According to the ADP Research Institute® report, Fixing the Talent Management Disconnect: Employer Perception vs. Employee Reality in the U.S. Midsized Market, understanding benefits options matters to employees. In fact, 60 percent of employees said they feel it's important for organizations to take time to effectively inform new employees about the policies, benefits and organizational culture. Therefore, communication at the forefront is critical.

"In particular, they want to understand company goals and work hours," according to the report. "Therefore, when work hours have not been set out in detail during the interview phase, a discussion about work hours during onboarding becomes even more important."

So it's important that your open enrollment strategy focuses on engaging your employees throughout the process — and beyond. Doing so can influence how well employees understand the benefits offered, respond to changes in costs and take ownership to manage what's available to them.

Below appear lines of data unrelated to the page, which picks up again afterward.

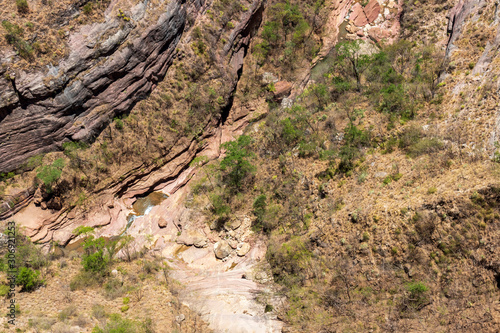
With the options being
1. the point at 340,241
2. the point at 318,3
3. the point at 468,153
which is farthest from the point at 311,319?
the point at 318,3

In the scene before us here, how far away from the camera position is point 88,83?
95.1 ft

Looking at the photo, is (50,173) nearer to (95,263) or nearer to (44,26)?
(95,263)

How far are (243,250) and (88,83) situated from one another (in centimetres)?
2083

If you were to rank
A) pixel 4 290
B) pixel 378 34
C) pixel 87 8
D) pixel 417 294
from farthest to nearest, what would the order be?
pixel 378 34
pixel 87 8
pixel 4 290
pixel 417 294

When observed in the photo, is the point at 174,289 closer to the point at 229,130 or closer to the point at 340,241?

The Society for Human Resources Management offers further pointers for open enrollment communication. Tips include keeping things simple — such as the messaging involved in engaging your workforce, as well as the process of actually signing up once the message is communicated — as well as bringing higher-ups into the conversation prior to launch to get buy-in.

Use a Variety of Communication Channels

To ensure engagement, HR leaders should choose from a variety of communication methods to deliver and reinforce their messages, including these five vehicles.

1. Social Media

Building enthusiasm around the benefits you offer can help engage employees in the open enrollment process. Social media offers a way to drive momentum while also keeping your message simple and relevant. Use your organization's internal social media channels to share deadlines, outline employee options and provide links to resources that contain more information.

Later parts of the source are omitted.